Erudite and complex, these connections of Coke’s require close reading. The poet herself encourages us to explore the book’s “cultural ideology, cosmogony, scientific phenomena, and historical and political events, as well as multiple inclusions of botanical, zoological, and geological terminology”—just as when reading any “world literature.” By doing the research, Coke suggests, we restore dignity to people and places whose existence has been overlooked. It is a call for consciousness-raising, and it works: I found that by actively studying Streaming, and not merely reading, Coke’s poetry morphed into performance art, at times. In having us work in order to understand these poems, Coke manages to enlist us as advocates for the cause.
l was moved personally when studying the poem “Steel,” set partly in Brooklyn’s Boerum Hill neighborhood. Having lived there (I ran a bookshop in Boerum Hill back in the day), I considered myself cued-in to its history, which includes the metal workers mentioned in the poem. But Coke, ever the activist, turned my attention to the longer arc of history. Called Little Caughnawaga by its first people, Boerum Hill has for centuries been home to Mohawk descendants. “Steel” goes on to remind us of Native Americans’ contributions to the city, from their work building skyscrapers, to their heroism as rescue workers during 9/11. (“Smokejumpers”—mostly members of the western Zuni tribe—we learn, are regularly called on to stanch forest fires. Coke tells us that Smokejumpers played their part at Ground Zero.) Again, the poet imparts knowledge that leads to understanding; to me, the poem “Steele” is itself a sort of phoenix, soaring up from the ashes, representing those we thought perished.
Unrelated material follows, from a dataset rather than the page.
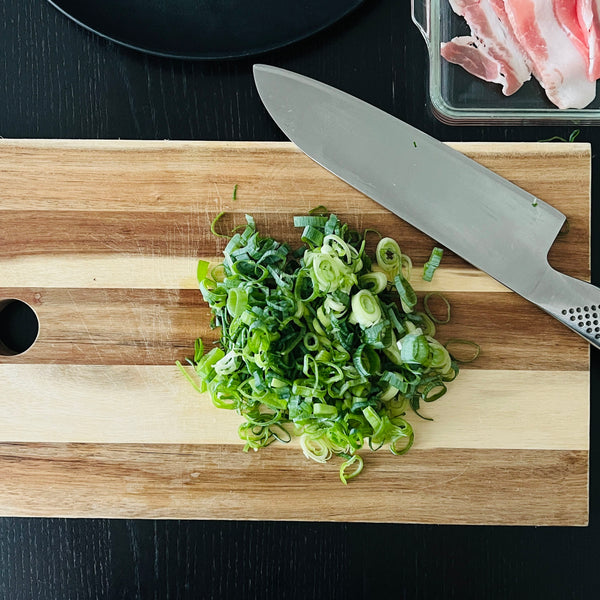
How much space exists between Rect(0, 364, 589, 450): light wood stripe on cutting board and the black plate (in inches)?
26.6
Streaming’s third section, “Where We Have Been,” is dedicated to the author’s father and his era. The poem “Dust: Dad’s Days” speaks of the Dust Bowl—an environmental trauma, caused by man, Coke suggests. Again, the poet harnesses language to make better citizens of us. Her subtext says: Think about droughts. Think about threats to sustainable farming. Think about Indigenous ways of planting and harvest, ways that conserve the earth’s natural state:
Shouldn’t have happened.
They’d lifted the herd sod.
Took the drumhead off the topsoil
Loosed it until it was rumble.
Reckless. Recklessness. Recklessness.
Dust.
In the poem “Pando/Pando,” Coke expresses the man-versus-nature theme as well. This time, the setting is Pando, Bolivia, the town where Indigenous protestors lost their lives in an effort to protect natural resources. The echoing title conjures not only the place but the Pando tree, found in a national forest of Utah. A single Pando tree can grow into an elaborate root system, which extends across miles. Coke likens this to Indigenous values, which are shared across continents. Repeated throughout the poem, Pando/Pando works like a mantra, affirming the Indigenous belief in the kinship between humans and Pando trees, people and nature. The effect, for me, was a pure sense of oneness: oneness with peoples, oneness with nature. This poem gave me a feeling of hope.
I encourage you to buy this book and to read it, now. Let Coke’s activist poems speak to you, too. Do as I did: hear her environmentalist call. Let her language compel you. Let her knowledge convince you. And let yourself be a part of the family of things.